2: I'm talking about making these properties a part of the standard.

actually, I think:

alias toUTF8 utf8;
alias toUTF16 utf16;
alias toUTF32 utf32;

would do the trick.

> 
> However, this is sucking on the heap, since you're not providing 
> anywhere for the conversion to occur. Hence it it expensive (heap 
> allocation is several times slower than a 'typical' utf conversion, and 
> there's potential lock-contention to deal with also). This is partly why 
> there was some pushback against such properties in the past; especially 
> when you can add them yourself using the funky array-prop syntax 
> (demonstrated above).
> 
> There's nothing wrong with convenience props and so on, but if the ones 
> built-in to the compiler are expensive to use, D will inevitably get a 
> reputation for being slow and/or heap-bound; just like Java did ~ 
> deserved or otherwise. D currently offers a number of alternatives anyway.

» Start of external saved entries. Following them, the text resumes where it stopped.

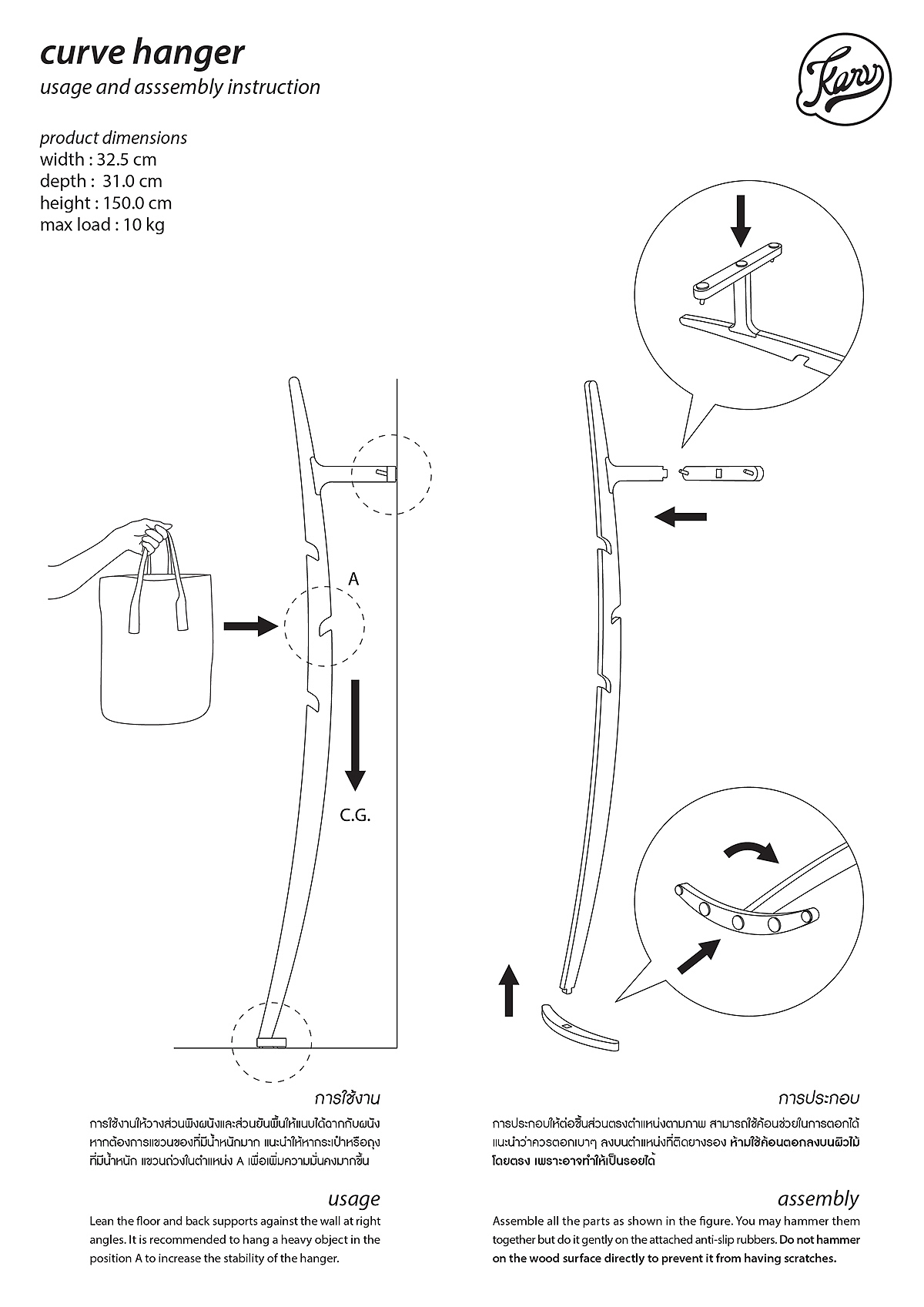 curve hanger
usage and asssembly instruction

Karv

product dimensions
width : 32.5 cm
depth : 31.0 cm
height : 150.0 cm
max load : 10 kg

A

C.G.

การใช้งาน
การใช้งานให้วางส่วนพิงผนังและส่วนยันพื้นให้แนบได้ฉากกับผนัง หากต้องการแขวนของที่มีน้ำหนักมาก แนะนำให้หากระเป๋าหรือถุงที่มีน้ำหนัก แขวนถ่วงในตำแหน่ง A เพื่อเพิ่มความมั่นคงมากขึ้น

usage
Lean the floor and back supports against the wall at right angles. It is recommended to hang a heavy object in the position A to increase the stability of the hanger.

การประกอบ
การประกอบให้ต่อชิ้นส่วนตรงตำแหน่งตามภาพ สามารถใช้ค้อนช่วยในการตอกได้ แนะนำว่าควรตอกเบาๆ ลงบนตำแหน่งที่ติดยางรอง ห้ามใช้ค้อนตอกลงบนผิวไม้โดยตรง เพราะอาจทำให้เป็นรอยได้

assembly
Assemble all the parts as shown in the figure. You may hammer them together but do it gently on the attached anti-slip rubbers. Do not hammer on the wood surface directly to prevent it from having scratches.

Doesn't COW suck on the heap? object allocation? array concatenation? 
increasing the length property?

I suppose one could write custom allocators for these "temporary" 
conversions. For example, pre-allocate a chunk of heap for temporary utf 
conversions (10 K would suffice, I think) and use it like a stack to 
make the allocation faster?

Honestly, I don't know how that would work, but I bet someone else does, 
and I bet that person can write such an allocator.
Then, integrating that allocator into std.utf would make it faster to 
use the standard utf conversion properties. No?

> 
> Again, why not use a String aggregate instead? To hide/abstract the 
> distinction between Unicode types? I suspect that would be both more 
> efficient and more convenient? Having written just such a class, I can 
> attest to these attributes.

Because the standard library functions always expect a char[].
What you did with mango was write a whole library, not just a String class.

BTW, are there tutorials for using mango Strings?